By Wilkie StewartPublished 3 years ago 3 min read
Photo by Krista Mangulsone on Unsplash

The clock ticked on the mantle-piece beside the porcelain children and the glass clowns. A special bed had been placed in the centre of the room, with a view out of the bay window. There was a faint mix of smells, the sweet scent of perfume and the bitterness of sweat.

He sat uncomfortable in the wooden chair and watched her closely, her lids fluttering every now and then, a whisper half-formed that could have been a breath. He touched her hand, and she woke, looking at him fearfully at first. Then her face relaxed into a smile. "Do you remember Johnny?" she asked. She often asked after his former lover. That relationship had only lasted a year and yet she homed in on it as one of the happiest of his life. 'He always made me laugh," she said. He had made everyone laugh, in public anyway. A clown with a vicious streak underneath. He put those thoughts away. This was about her, not you.
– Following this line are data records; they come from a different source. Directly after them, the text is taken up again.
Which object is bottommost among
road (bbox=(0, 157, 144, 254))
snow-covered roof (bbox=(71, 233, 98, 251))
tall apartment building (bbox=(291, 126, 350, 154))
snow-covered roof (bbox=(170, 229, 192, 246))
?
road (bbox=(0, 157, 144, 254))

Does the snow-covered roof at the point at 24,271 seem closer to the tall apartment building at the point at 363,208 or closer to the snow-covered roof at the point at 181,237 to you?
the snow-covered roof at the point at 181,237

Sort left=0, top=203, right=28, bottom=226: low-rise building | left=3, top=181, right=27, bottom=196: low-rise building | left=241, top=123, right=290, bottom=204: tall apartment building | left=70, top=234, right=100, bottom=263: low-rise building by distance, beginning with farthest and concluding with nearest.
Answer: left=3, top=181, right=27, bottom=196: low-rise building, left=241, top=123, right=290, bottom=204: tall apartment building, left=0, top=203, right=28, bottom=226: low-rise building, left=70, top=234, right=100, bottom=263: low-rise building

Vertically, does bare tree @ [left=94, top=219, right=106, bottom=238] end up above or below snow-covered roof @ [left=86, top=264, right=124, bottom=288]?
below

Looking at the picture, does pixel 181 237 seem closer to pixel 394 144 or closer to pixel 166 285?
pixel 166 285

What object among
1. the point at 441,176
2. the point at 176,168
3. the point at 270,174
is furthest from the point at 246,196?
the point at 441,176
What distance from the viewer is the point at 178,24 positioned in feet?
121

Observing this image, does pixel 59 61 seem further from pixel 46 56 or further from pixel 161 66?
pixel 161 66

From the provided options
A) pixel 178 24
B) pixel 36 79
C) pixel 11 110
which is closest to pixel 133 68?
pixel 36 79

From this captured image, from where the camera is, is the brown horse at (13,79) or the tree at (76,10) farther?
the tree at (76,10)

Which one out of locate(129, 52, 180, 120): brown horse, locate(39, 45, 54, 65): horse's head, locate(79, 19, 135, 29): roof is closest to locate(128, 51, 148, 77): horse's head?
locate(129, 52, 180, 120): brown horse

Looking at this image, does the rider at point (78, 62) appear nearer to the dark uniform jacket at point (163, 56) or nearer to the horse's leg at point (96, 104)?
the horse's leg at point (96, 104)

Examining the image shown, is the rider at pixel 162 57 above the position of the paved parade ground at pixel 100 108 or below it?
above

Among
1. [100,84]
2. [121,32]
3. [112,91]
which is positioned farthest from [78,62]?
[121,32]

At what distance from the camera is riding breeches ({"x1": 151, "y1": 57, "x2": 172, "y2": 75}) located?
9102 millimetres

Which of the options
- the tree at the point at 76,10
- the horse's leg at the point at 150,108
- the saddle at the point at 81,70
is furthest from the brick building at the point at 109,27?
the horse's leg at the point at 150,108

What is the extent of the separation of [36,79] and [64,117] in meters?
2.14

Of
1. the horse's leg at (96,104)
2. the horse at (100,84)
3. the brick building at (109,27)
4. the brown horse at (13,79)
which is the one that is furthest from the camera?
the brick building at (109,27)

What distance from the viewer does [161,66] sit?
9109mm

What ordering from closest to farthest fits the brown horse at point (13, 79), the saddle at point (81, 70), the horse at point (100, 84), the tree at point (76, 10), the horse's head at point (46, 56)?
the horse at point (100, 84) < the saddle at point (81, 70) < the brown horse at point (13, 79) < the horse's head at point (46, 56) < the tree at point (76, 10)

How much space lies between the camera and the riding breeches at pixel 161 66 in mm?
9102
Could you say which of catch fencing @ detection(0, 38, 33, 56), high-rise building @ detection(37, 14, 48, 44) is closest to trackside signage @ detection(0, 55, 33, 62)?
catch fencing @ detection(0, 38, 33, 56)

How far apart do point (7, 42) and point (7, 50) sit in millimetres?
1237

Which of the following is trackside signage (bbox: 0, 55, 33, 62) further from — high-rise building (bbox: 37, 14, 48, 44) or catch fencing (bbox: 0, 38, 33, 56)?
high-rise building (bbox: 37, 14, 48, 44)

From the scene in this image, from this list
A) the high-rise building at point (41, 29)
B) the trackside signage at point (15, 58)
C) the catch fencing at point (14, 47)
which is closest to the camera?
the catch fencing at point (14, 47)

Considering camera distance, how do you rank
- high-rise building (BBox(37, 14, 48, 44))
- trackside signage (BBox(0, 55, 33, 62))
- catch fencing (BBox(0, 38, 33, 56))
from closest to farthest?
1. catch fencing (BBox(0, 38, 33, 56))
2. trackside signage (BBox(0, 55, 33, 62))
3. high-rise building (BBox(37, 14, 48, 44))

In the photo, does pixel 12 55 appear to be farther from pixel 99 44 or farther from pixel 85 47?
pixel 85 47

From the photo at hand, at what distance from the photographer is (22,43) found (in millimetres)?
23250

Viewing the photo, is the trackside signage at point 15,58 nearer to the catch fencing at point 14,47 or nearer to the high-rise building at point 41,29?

"Yes, he did," he said. She had always been supportive of his relationships. Well, almost all of them. The first, Brenda, she had been puzzled by. What on earth did he see in her, blunt as she could be when exasperated. What indeed. She had been much happier when he introduced a boyfriend the following year. His father had been less keen but knew better than to get in the way of the two of them when they had decided on something.

The nurse came in from the kitchen and asked quietly if she wanted another shot. She said no, thank you, it's a bit better now. The nurse smiled, glanced at him, then left the room.

"Do you need any more water?" he asked, noticing the dryness of her voice. He lifted the bottle to her lips, and she took a sip but nothing more. He followed her glance out the window. He'd put in a bed of colorful flowers, unsure of their names or suitability, and already they were looking worse for wear. She hadn't said anything when he'd brought them home. Or rather she had just said "lovely" in the same sort of way she had said about any birthday gift that hadn't passed muster, to be quietly put away in a drawer, and later dropped off in a charity shop. The garden should have been developing nicely at this time of year, bursting into bright displays all through June to September, without fail even in the dullest of Summers or the wettest of Springs. He had never inherited her green fingers. He hadn't inherited much from her really, a fact he'd only realized after his father had died and he'd grown older, looking more like the old man every day and developing his grumpiness.

She wasn't looking at the beds. Beyond them, her marigolds were proudly standing out, soaking up the weak July sun. She turned her head. "Are you still not seeing anyone?" she said. "You mustn't give up."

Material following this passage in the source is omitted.